Material shown START

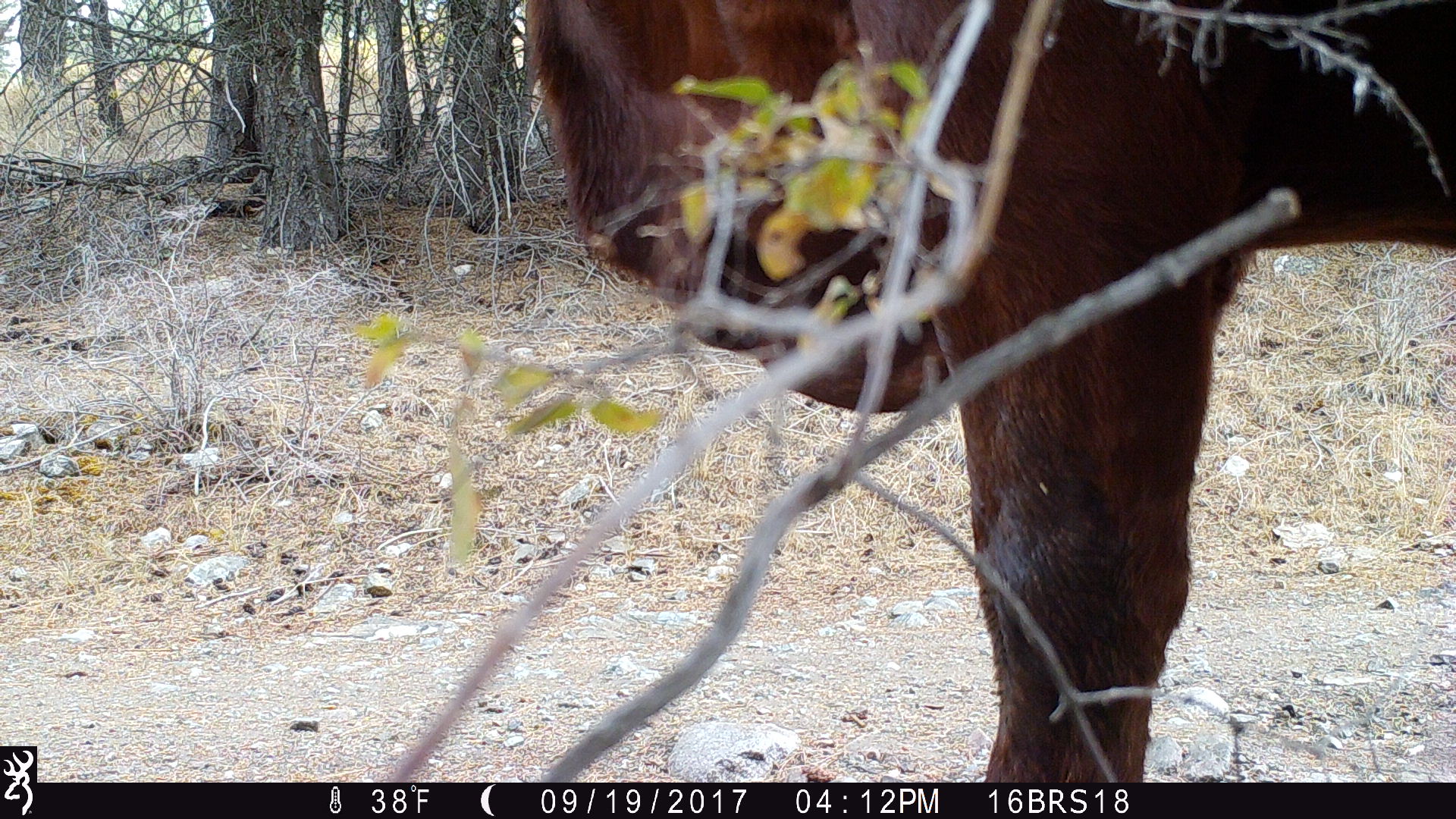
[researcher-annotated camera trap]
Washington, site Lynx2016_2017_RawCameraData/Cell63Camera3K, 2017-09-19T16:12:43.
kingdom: Animalia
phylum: Chordata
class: Mammalia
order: Artiodactyla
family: Bovidae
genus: Bos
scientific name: Bos taurus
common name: domestic cattle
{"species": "domestic cattle (Bos taurus)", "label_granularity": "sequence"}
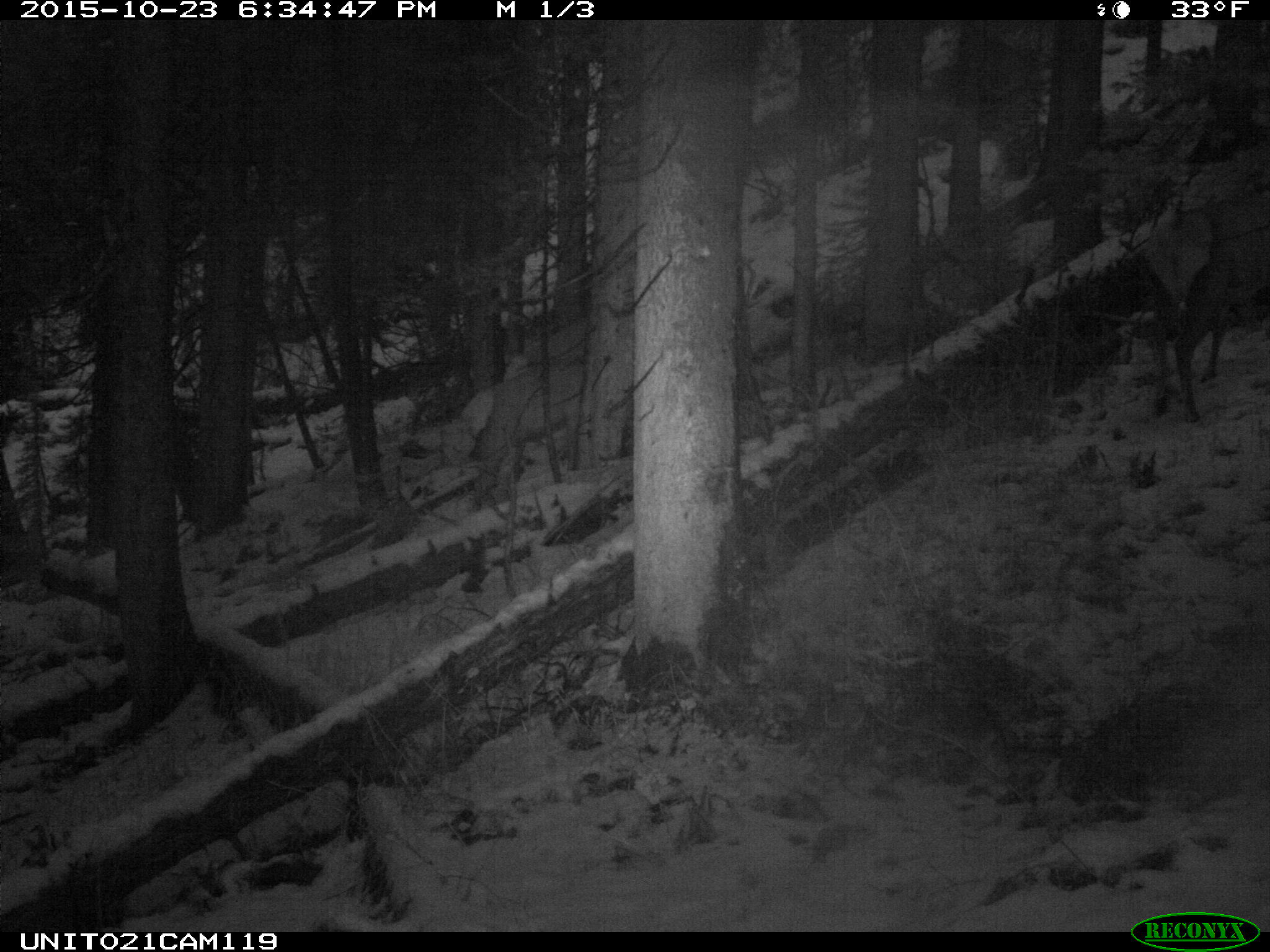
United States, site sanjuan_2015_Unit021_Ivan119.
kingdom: Animalia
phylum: Chordata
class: Mammalia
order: Artiodactyla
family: Cervidae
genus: Cervus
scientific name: Cervus elaphus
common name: red deer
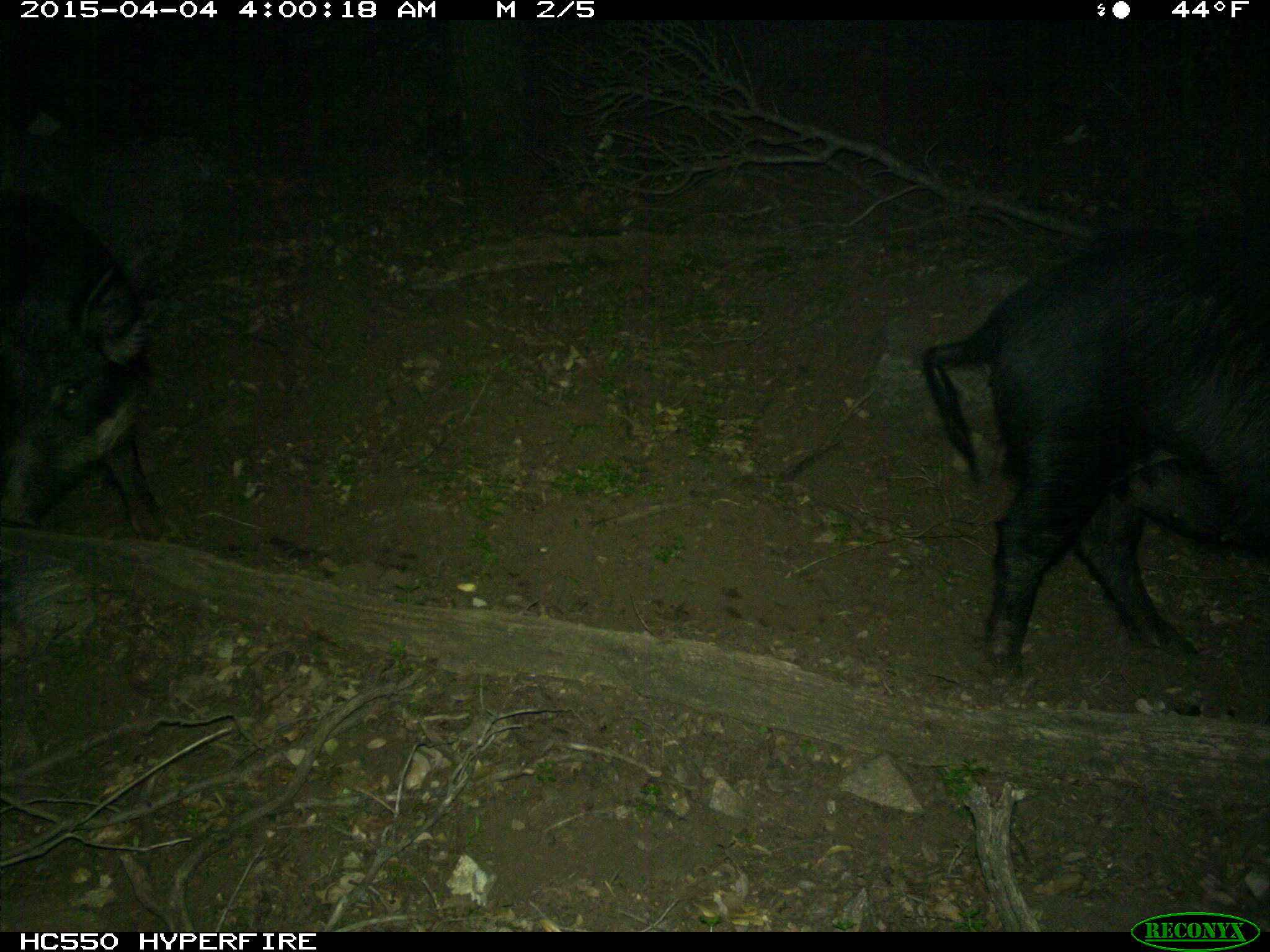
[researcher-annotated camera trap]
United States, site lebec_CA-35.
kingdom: Animalia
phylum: Chordata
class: Mammalia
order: Artiodactyla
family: Suidae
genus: Sus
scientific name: Sus scrofa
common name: wild boar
Sus scrofa (wild boar).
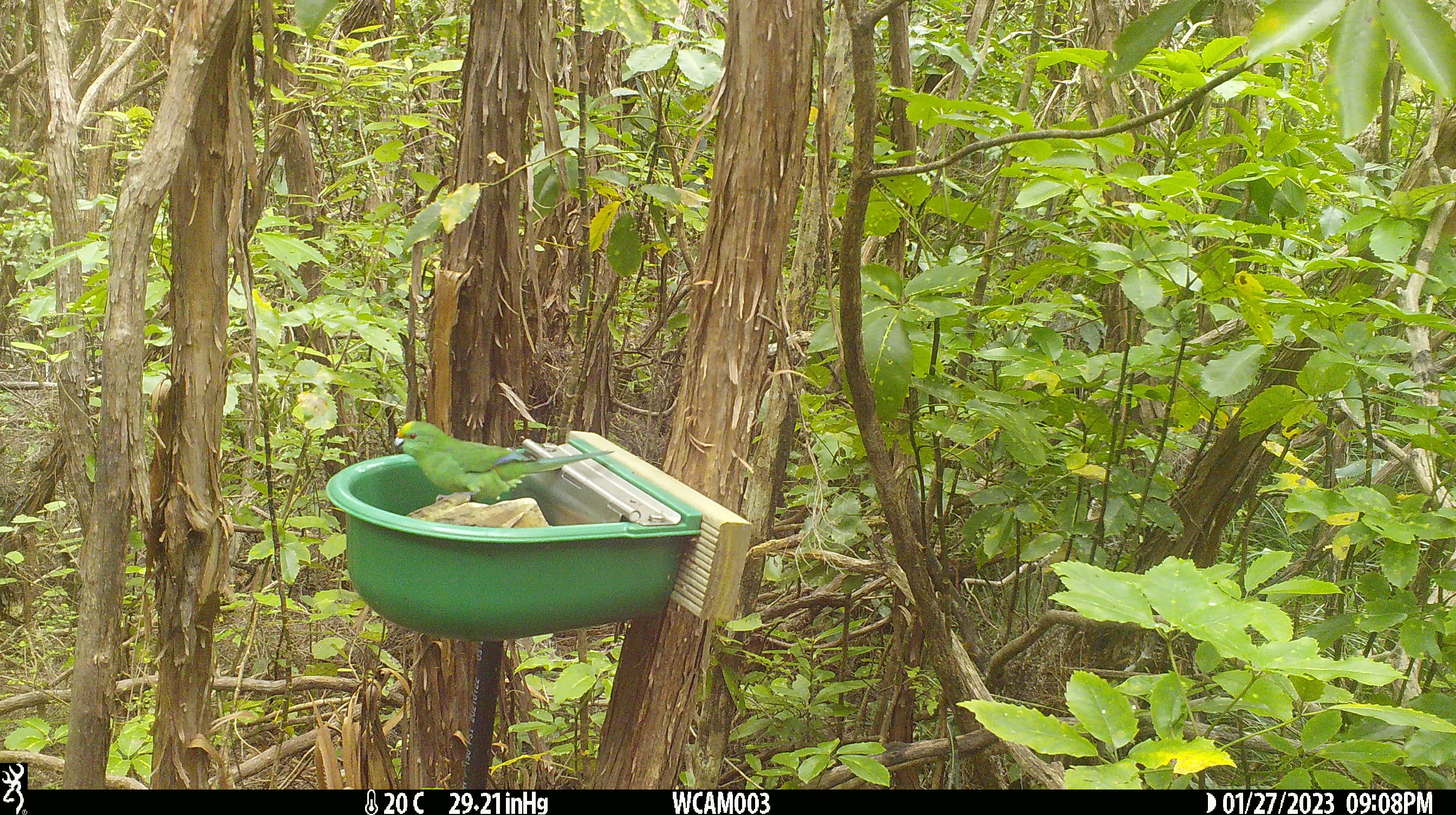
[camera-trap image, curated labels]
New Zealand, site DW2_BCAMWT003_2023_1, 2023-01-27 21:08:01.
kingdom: Animalia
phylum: Chordata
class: Aves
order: Psittaciformes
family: Psittaculidae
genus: Cyanoramphus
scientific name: Cyanoramphus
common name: parakeet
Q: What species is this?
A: Parakeet (Cyanoramphus).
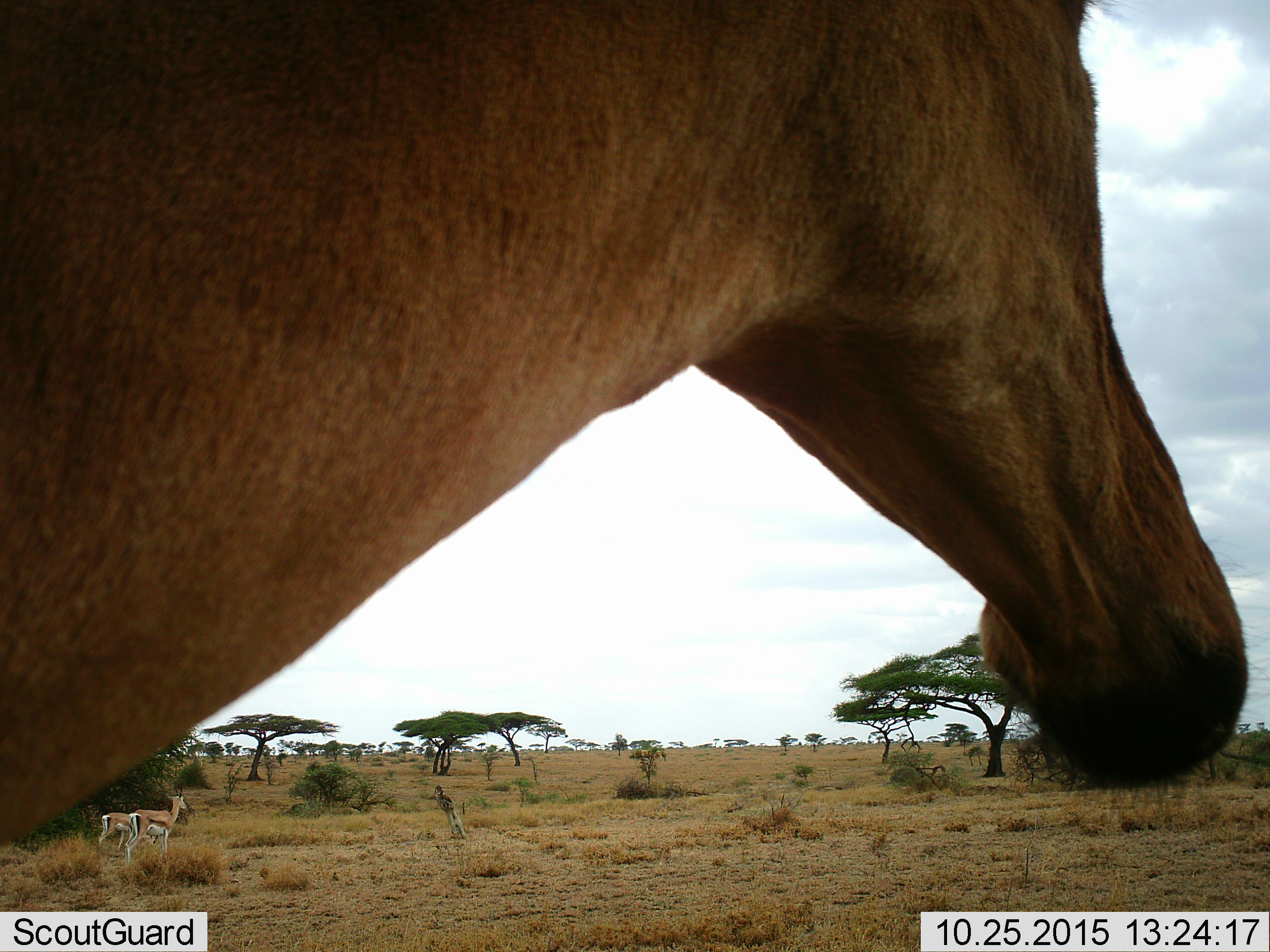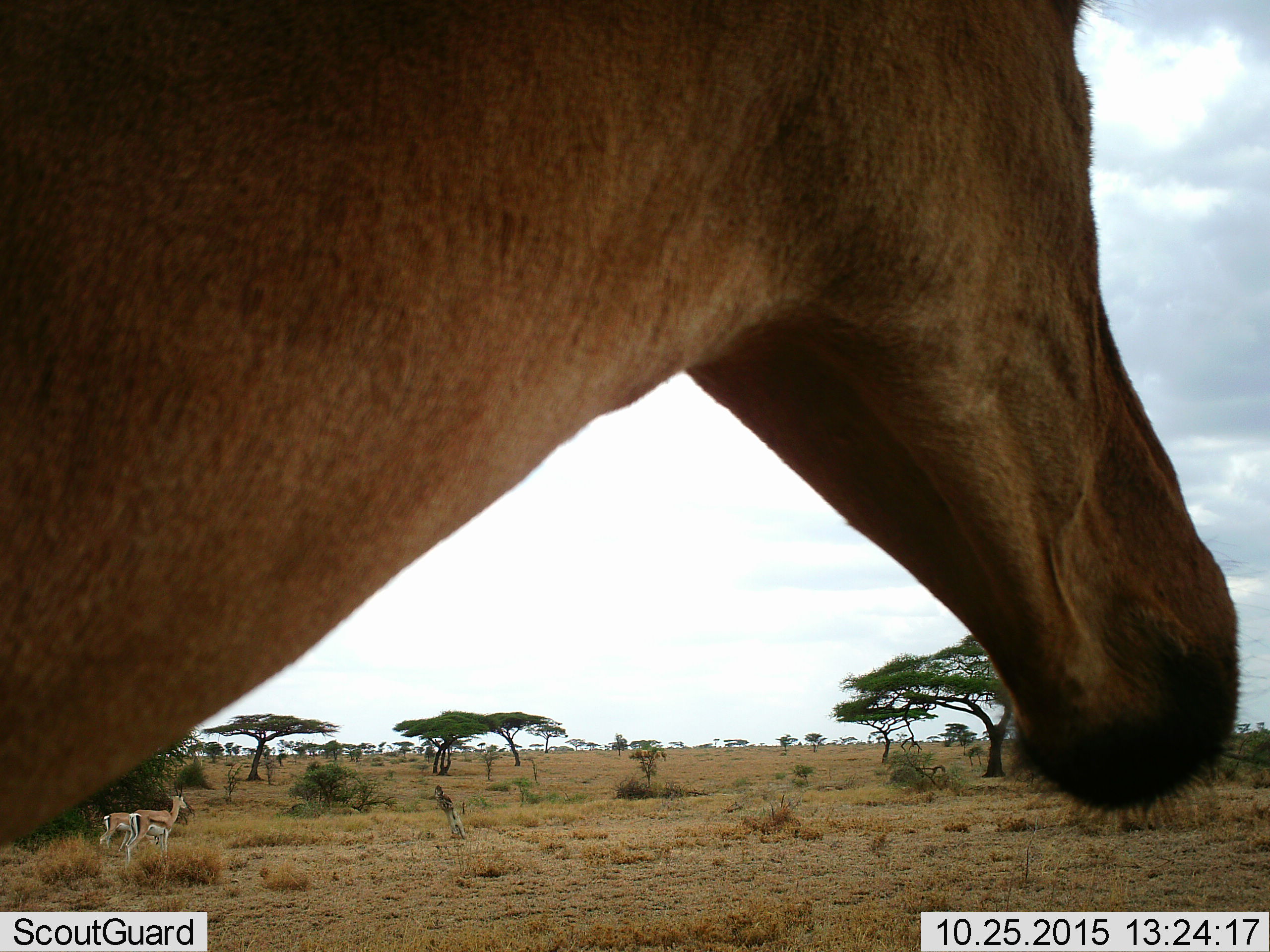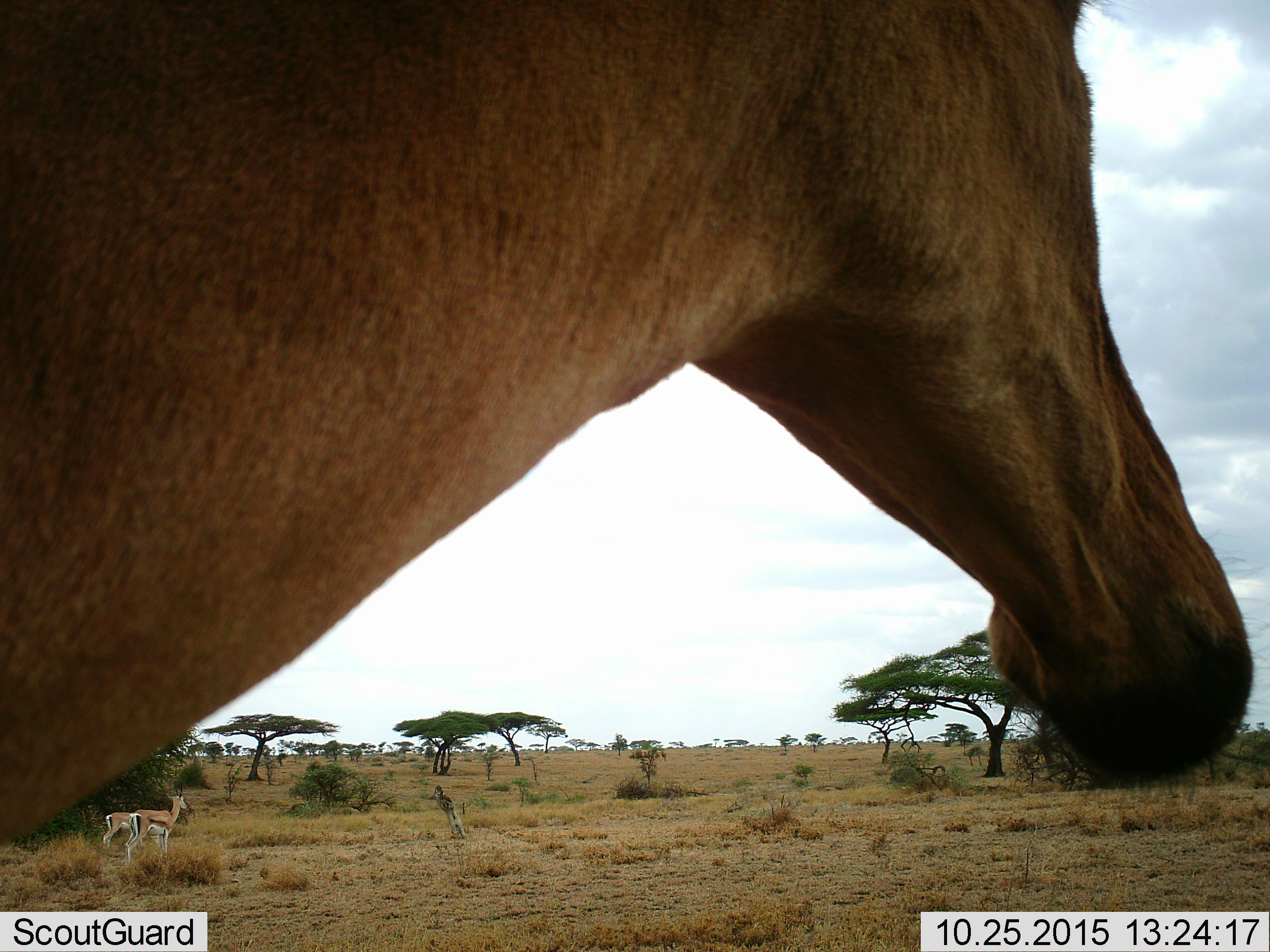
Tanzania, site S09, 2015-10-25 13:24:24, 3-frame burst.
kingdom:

Material shown END

What you should do.
Using the listing above, pull out all lines that hold the word "scientific".

Output for this task.
scientific name: Bos taurus
scientific name: Cervus elaphus
scientific name: Sus scrofa
scientific name: Cyanoramphus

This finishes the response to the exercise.